Эйприл – безупречная, как я уже говорила. Так и слышу, как ты примешься меня утешать: «Да ладно тебе, что значит – безупречная?» Помнишь, как мы шпионили за ней: она с подружками играла в чаепитие и в дочки-матери с куклами, и мы решили, что никогда не станем такими, как они? На самом деле, я по-прежнему не хочу быть, как она. Но когда я смотрю на нее со стороны, она кажется мне такой благоразумной, такой воспитанной. Она прекрасно справляется со всеми домашними делами, шьет, вышивает, месит тесто: хлеб у нее получается просто объедение. И у нее всегда хватает терпения на Джун. (Я, к своему стыду, иногда выхожу из себя и оставляю Джун плакать, если мать не видит; а Эйприл – никогда: берет ее на руки и утешает, и всегда придумает, как отвлечь и развеселить). Эйприл послушная и прилежная. Когда отец задает выучить какой-то отрывок наизусть, она повторяет его, будто считалочку, перепрыгивая с ноги на ногу, даже если это, к примеру, очень серьезные наставления, – зато такой способ работает безотказно, и Эйприл всегда все выучивает.

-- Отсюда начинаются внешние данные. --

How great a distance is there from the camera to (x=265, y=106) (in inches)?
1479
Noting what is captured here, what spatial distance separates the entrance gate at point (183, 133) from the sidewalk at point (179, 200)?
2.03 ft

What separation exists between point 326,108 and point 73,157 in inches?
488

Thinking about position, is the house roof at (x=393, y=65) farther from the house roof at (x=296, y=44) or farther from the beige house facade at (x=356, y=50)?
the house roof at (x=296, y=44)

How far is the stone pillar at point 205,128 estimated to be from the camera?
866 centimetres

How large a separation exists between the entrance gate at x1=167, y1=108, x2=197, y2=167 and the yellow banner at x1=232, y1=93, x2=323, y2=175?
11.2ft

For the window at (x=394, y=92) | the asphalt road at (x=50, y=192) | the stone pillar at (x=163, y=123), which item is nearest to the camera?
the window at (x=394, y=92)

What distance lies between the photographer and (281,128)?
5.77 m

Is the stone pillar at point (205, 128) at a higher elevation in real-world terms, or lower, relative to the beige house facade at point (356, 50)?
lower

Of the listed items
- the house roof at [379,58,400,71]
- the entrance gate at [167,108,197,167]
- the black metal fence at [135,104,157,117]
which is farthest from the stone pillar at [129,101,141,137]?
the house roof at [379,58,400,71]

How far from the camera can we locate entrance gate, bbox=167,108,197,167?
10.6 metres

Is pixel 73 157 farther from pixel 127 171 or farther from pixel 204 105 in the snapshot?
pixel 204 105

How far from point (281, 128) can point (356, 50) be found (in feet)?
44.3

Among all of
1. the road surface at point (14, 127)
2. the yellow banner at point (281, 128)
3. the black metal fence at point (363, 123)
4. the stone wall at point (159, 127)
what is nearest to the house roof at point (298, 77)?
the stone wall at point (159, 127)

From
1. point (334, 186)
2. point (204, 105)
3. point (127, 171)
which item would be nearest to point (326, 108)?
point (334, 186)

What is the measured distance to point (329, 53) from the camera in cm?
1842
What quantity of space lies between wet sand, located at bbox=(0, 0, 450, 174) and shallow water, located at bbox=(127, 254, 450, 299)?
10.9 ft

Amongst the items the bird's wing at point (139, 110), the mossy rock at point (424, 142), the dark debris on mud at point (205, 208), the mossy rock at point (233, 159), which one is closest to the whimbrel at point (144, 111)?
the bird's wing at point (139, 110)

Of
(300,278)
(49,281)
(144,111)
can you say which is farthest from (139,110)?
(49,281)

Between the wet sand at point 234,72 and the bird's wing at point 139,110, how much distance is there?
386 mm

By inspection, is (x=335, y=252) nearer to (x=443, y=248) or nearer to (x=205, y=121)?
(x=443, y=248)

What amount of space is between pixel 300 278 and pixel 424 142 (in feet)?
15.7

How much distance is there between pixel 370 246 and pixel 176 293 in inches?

А я нет. И вдобавок ко всему, она еще и красивая: серьезные голубые глаза, фарфоровые щечки (да, даже сейчас, при нашей деревенской жизни, она, в отличие от меня, никогда не снимает шляпку), светлые кудри, которые водопадом струятся по плечам, прямая спина, уверенная походка и грациозные реверансы… Она полная моя противоположность: я смуглая, как индианка, и вечно растрепанная, то и дело спотыкаюсь и налетаю на все углы. Она должна быть для меня примером, потому что она всегда на шаг впереди, она старше, и мне достаточно просто повторять все за ней, чтобы стать хоть в чем-то лучше. Но у меня не получается, просто не получается.
Повезло тебе, Марта, что у тебя только братья.
Даже удивительно, думает Мэй, посасывая кончик пера, как так выходит, что Эйприл не раздражает своей правильностью. Ее можно было бы ненавидеть, но все ее обожают. Мэй очень к ней привязана, и восхищается ею, и даже ничуть не завидует. (Хоть это не входит в список ее прегрешений.) Эйприл такая, потому что очень похожа на мать, а Мэй – лесной зверек, странное существо, она вся соткана из света и тени, как тропинка среди деревьев. Джун вообще пока еще совсем крошка, непонятно, что из нее вырастет. Интересно, что думает матушка, глядя на трех сестер вместе. Неужели она и правда любит их одинаково? Или все-таки отдает предпочтение Эйприл, потому что видит в ней частицу себя? Не обязательно. Вот Мэй кажется, что любовь – очень странная штука: чем больше любви она отдает, тем больше ее остается в сердце. Бывают дни, когда Мэй готова обнять весь мир. Наверное, у матушки тоже так.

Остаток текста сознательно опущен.